Slovenia’s opposition files no-confidence motion against Jansa cabinet

Slovenia’s opposition files no-confidence motion against Jansa cabinet
By Valentina Dimitrievska in Skopje January 16, 2021

Slovenian opposition parties filed a no-confidence motion on January 15 against the government of the right-wing Prime Minister Janez Jansa with the backing of 42 of the 90 MPs, claiming the government does not enjoy support among citizens.

The initiative came from the Pensioners Party (DeSUS), which decided to leave the four-party ruling coalition on December 17. It was supported by the List of Marjan Sarec (LMS), the Left, Social Democrats (SD) and the Party of Alenka Bratusek (SAB).

One MP from DeSUS did not sign the motion, and the opposition needs four more votes from the governing coalition parties to overthrow the government led by Jansa’s Slovenian Democratic Party (SDS), which also comprises the Modern Centre Party and New Slovenia.

One of the main reasons for the motion was the government's failure to deal with the coronavirus (COVID-19) epidemic as well as the violation of fundamental principles of the constitutional order and freedom of the media, DeSUS leader Karl Erjavec said after filing the motion.

The opposition also claims that since it came to power in March 2020 Jansa's government endangered Slovenia's reputation in the EU and the international community.

_Directions:_
(1) Decide whether each statement agrees with the article on the Slovenian no-confidence motion, answering yes or no and quoting the words of the article that settle it: (a) The motion had the backing of 42 of the 90 MPs. (b) DeSUS decided to leave the ruling coalition in March 2020. (c) Every DeSUS MP signed the motion.
(2) Name every party that the article on the Slovenian no-confidence motion says started or supported the motion.
(3) Carry on the article about the opposition's no-confidence motion against the Jansa cabinet, starting after its last sentence.
None of the entries that come after this text are needed.

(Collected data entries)
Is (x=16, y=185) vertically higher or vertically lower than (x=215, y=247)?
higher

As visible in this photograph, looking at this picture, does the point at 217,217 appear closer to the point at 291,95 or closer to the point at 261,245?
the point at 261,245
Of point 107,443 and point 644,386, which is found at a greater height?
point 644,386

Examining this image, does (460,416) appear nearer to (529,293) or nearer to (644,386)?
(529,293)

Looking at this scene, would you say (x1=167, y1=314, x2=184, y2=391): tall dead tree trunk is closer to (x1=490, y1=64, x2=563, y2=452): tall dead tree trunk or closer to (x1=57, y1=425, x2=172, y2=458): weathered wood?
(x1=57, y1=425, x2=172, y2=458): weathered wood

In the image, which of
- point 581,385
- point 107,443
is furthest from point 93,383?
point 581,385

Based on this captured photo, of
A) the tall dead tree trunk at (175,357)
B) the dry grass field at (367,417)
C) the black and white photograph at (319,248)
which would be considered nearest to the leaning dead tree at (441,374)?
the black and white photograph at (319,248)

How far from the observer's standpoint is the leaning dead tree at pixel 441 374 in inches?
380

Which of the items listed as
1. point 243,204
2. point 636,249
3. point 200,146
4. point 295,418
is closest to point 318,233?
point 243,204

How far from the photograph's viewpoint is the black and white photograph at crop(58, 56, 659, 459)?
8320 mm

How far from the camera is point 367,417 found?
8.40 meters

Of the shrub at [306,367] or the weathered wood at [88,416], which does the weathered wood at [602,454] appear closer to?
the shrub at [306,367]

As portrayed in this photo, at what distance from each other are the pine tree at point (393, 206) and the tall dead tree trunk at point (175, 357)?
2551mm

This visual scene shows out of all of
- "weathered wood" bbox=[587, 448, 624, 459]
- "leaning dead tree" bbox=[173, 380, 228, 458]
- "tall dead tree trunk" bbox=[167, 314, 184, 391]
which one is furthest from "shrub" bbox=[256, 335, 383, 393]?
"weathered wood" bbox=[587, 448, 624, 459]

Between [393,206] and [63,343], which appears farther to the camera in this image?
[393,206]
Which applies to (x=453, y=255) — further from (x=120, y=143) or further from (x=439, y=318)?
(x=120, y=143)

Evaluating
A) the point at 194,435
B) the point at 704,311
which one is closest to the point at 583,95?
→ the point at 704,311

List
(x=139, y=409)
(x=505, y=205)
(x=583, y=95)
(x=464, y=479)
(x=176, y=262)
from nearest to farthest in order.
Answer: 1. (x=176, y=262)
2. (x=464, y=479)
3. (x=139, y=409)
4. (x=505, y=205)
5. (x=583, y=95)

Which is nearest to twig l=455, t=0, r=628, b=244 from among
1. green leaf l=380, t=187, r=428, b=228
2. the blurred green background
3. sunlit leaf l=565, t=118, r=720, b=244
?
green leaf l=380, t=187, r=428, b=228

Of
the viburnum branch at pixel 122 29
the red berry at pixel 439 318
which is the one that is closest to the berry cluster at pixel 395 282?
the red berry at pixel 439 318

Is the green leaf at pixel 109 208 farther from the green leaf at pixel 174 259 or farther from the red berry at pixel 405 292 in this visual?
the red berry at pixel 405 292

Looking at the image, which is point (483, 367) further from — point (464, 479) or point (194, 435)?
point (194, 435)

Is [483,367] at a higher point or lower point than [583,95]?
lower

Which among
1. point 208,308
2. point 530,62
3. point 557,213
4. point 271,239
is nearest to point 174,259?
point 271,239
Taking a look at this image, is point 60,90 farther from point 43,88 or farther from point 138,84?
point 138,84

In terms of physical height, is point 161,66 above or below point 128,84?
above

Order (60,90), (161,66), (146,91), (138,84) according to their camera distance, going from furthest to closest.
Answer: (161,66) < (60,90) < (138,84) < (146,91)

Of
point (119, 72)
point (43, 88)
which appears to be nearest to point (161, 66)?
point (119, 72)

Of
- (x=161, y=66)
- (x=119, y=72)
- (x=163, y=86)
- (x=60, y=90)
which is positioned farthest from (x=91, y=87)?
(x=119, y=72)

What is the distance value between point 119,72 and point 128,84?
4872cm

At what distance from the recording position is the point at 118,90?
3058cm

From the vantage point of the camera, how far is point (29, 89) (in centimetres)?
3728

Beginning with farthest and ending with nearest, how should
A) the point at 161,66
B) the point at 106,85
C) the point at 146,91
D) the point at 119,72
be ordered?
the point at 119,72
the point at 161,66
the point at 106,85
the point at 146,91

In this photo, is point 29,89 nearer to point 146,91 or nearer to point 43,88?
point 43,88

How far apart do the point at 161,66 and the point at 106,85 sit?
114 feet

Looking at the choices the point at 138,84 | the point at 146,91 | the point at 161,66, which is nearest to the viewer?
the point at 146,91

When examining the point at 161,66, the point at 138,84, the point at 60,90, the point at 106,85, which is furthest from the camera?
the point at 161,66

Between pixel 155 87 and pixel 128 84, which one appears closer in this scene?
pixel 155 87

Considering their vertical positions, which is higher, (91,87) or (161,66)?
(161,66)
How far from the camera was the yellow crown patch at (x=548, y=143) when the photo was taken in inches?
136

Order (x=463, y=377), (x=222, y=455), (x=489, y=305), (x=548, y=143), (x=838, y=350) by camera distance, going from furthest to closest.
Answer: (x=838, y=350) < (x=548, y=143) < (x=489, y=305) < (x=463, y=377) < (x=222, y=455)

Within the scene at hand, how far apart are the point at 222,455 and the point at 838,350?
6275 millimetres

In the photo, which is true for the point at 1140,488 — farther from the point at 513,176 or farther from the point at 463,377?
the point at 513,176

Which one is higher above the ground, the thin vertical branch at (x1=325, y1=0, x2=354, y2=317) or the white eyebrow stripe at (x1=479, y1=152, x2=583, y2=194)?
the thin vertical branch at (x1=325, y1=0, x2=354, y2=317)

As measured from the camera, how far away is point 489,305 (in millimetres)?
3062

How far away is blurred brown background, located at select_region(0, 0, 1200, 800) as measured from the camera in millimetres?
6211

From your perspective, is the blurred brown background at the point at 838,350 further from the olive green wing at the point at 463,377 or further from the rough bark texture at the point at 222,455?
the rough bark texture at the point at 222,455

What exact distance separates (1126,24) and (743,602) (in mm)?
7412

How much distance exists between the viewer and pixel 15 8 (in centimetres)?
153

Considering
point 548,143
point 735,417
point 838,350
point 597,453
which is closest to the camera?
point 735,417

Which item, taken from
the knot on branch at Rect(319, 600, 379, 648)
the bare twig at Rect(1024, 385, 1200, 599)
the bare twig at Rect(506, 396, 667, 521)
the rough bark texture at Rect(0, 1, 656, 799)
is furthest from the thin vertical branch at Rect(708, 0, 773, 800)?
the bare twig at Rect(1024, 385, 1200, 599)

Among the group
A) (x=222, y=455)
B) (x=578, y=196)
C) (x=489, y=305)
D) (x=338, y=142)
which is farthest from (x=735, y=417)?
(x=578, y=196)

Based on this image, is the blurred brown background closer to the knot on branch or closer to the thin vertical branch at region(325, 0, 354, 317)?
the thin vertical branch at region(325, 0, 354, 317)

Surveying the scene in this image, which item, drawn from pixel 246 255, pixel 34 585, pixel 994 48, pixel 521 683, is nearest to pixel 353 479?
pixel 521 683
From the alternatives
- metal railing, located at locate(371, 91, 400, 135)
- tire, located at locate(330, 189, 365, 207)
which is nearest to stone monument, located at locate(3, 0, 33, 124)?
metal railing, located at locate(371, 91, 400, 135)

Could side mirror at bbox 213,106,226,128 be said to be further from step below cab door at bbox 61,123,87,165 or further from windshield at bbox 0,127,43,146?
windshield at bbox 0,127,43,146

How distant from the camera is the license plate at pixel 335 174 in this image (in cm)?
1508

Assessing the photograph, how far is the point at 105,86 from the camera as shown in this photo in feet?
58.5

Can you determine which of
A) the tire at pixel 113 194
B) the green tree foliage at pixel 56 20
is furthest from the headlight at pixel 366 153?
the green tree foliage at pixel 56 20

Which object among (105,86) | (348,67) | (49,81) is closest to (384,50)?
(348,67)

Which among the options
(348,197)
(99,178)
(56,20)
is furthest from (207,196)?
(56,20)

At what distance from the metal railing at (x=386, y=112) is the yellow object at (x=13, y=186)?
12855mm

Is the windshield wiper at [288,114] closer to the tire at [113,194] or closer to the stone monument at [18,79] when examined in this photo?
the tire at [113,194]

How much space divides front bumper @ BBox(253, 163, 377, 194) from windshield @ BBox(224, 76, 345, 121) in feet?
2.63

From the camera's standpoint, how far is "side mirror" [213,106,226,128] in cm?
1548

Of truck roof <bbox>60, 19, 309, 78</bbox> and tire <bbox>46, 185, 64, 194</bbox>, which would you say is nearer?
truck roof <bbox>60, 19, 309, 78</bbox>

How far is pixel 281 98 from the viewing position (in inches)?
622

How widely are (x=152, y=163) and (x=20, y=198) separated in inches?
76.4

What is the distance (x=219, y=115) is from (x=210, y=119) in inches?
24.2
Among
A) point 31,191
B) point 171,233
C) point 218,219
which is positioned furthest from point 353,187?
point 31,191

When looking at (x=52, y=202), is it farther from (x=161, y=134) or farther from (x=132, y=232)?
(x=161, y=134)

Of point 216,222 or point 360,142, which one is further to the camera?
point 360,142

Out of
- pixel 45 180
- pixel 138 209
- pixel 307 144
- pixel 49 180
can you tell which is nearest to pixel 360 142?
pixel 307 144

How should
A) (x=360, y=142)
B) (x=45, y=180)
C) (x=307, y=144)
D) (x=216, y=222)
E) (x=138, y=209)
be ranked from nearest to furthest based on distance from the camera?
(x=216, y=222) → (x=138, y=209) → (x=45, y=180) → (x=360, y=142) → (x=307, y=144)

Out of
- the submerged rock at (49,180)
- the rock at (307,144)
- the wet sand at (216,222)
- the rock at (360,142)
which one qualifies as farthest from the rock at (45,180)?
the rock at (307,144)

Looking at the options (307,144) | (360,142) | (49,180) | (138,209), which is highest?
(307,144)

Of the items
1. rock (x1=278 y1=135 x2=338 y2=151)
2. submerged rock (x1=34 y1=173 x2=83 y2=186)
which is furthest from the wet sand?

_Responses in order:_
(1)
(a) Yes: "with the backing of 42 of the 90 MPs"
(b) No: "decided to leave the four-party ruling coalition on December 17"
(c) No: "One MP from DeSUS did not sign the motion"

(2) Pensioners Party (DeSUS), List of Marjan Sarec (LMS), the Left, Social Democrats (SD), Party of Alenka Bratusek (SAB)

(3)
“The de-normalisation of the country must be stopped," Erjavec, who is the oppositon's candidate for prime minister, said.

"Our partners are countries that have problems with the rule of law, we have moved away from fundamental European principles, Erjavec noted.

He added that the main problem is that the government is failing against the COVID-19 epidemic. "The numbers are clear. As far as the second wave is concerned, we are the worst in the world," he added.

There are also growing concerns about the state of the media in Slovenia under Jansa’s government.

A swift downturn in press and media freedom has been observed in Slovenia since the current government came to power, the International Press Institute (IPI) said in September. Critics say Jansa’s SDS is trying through various means to extend the state’s control over the media. Meanwhile, MEPs told the European Parliament in November that businessmen close to Hungarian Prime Minister Viktor Orban have been financing right-wing media in both Slovenia and North Macedonia.

The Slovenian parliament will vote on the no-confidence motion in a secret ballot in the coming week. The next parlimentary session will start on January 20.